Perguntas:
#1 Indique se cada afirmação concorda com o texto sobre o ensino remoto, respondendo sim ou não e citando literalmente as palavras do texto que decidem: (a) a avaliação e os objetivos atuam em conjunto; (b) as escolas precisam de pacotes tecnológicos; (c) validar as atividades como dia letivo reduzirá as desigualdades educacionais.
#2 Escreva a continuação do texto sobre o ensino remoto, começando logo depois da última frase apresentada.

::: Trecho fornecido

Compreender a organização do trabalho pedagógico no ensino remoto, proposto por diferentes sistemas e redes de ensino, nos remete a pensar sobre a relação intrínseca entre objetivos e avaliação. Ambos atuam em conjunto. A avaliação fornece elementos para iniciar o trabalho pedagógico, para garantir sua continuidade ou sua reorganização em atendimento aos objetivos previamente estabelecidos e outros surgidos enquanto ele se concretiza.
No caso do ensino remoto em desenvolvimento nas escolas públicas do DF, interessa-nos saber qual é a real finalidade do processo avaliativo: contribuir para a construção das aprendizagens ou comprovar a não aprendizagem, já que os que não puderem acompanhar o trabalho remoto não terão direito às aprendizagens?
A realização de atividades sem a devida mediação pedagógica e acompanhamento sistemático de professores pode ser um recurso utilizado na tentativa de diminuir os impactos da pandemia. Entretanto, a validação dessas atividades como dia letivo potencializará a exclusão dos estudantes sem condições de acompanharem as aulas remotas, o que aumentará as desigualdades educacionais. Além disso, ampliará as possibilidades de avaliação informal negativa. Sem condições de mediar o ensino, pais e familiares podem reforçar avaliações desencorajadoras, contribuindo para um clima tenso e desanimador para os filhos/estudantes.
O ensino remoto, na presente situação, corre o risco de não atender a um dos princípios básicos do trabalho pedagógico: a salutar relação pedagógica que se estabelece entre os estudantes e entre estes e os professores. A falta de interação empobrece o ensino e a avaliação. Perpetua-se a velha lógica: conteúdo dado, conteúdo cumprido.
A máxima que vem sendo difundida: “a escola precisa se reinventar” ou “o professor/a precisa se reinventar” precisa ser vista com cautela. Estamos em período de crise sanitária. Não vamos usar esse momento para banalizar ou simplificar o trabalho escolar.
Portanto, não há pontos e contrapontos. Temos um país com imenso abismo social e um pobre investimento em educação. Neste momento de enormes sacrifícios, precisamos de ter cuidado com a cultura do “oportunismo”. Não precisamos de Estado mínimo! Ao contrário, queremos mais ações sociais e um Estado que consiga de fato alcançar quem mais necessita. As escolas não precisam de pacotes tecnológicos, mas de recursos, valorização da carreira docente e gestão pública comprometida com a construção de uma educação de qualidade social.

::::::
::: Dados extraídos

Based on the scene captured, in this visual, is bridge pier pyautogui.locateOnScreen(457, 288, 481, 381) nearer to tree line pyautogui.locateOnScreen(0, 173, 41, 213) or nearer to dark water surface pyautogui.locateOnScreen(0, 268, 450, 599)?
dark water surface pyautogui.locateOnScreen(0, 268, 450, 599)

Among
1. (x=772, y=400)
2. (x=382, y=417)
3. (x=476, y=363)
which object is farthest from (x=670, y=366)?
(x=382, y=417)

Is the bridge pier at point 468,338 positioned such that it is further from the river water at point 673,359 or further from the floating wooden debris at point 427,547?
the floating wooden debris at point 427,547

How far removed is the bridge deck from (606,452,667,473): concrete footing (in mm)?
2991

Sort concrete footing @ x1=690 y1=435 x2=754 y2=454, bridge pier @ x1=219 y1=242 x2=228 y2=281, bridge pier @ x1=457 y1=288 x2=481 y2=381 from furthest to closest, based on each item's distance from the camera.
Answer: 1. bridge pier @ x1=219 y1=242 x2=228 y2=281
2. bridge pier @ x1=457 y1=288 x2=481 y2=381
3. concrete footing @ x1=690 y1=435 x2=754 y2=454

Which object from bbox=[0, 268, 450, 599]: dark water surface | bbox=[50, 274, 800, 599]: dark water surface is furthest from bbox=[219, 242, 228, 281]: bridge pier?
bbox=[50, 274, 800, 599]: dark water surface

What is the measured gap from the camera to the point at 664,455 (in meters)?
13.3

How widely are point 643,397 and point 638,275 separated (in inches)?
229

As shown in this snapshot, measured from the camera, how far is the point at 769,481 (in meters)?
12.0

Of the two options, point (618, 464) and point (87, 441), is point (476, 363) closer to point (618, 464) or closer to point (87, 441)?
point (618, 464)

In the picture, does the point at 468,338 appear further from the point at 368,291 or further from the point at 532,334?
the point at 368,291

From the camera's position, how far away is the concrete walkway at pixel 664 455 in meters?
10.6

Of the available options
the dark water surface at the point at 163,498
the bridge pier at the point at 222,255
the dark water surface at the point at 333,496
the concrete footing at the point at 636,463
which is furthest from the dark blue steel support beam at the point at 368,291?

::::::

Respostas escritas:
#1
(a) Sim: “Ambos atuam em conjunto.”
(b) Não: “As escolas não precisam de pacotes tecnológicos, mas de recursos, valorização da carreira docente e gestão pública comprometida com a construção de uma educação de qualidade social.”
(c) Não: “a validação dessas atividades como dia letivo potencializará a exclusão dos estudantes sem condições de acompanharem as aulas remotas, o que aumentará as desigualdades educacionais.”

#2
O que pode ser feito? Pensando em alternativas
Diante da situação de calamidade pública que vivemos, o GEPA entende que o número de dias letivos só pode ser considerado a partir do retorno às atividades presenciais, o que exigirá a integração dos anos letivos de 2020 e 2021.
E como fazer com os estudantes do 3º ano do Ensino Médio, os concluintes da Educação de Jovens e Adultos e os da Educação Profissional? Excepcionalmente, para estes grupos, a SEDF poderá complementar o ensino remoto emergencial com atividades síncronas e interativas, desde que providencie as devidas condições de acesso para todos.
E as demais etapas e modalidades da educação básica? Terão a reposição de forma gradativa. Para isso, indicamos que a organização curricular seja revista. Um “currículo de transição” (SILVA, 2020) organizado pelo coletivo escolar, considerando as especificidades de cada escola, reúne chances de que sua implementação se dê de maneira exitosa. Propostas integradoras e interdisciplinares são muito bem-vindas. Há tempo defendemos que o “ensino em caixinhas”, com foco no conteúdo, tem que ser superado. Não seria esse o momento de tornar real esse propósito?
E como ficam os professores nesse período? Várias iniciativas podem ser incentivadas, assim como o efetivo e contínuo investimento na sua formação, mas sem torná-la obrigatória nem usá-la como dia letivo.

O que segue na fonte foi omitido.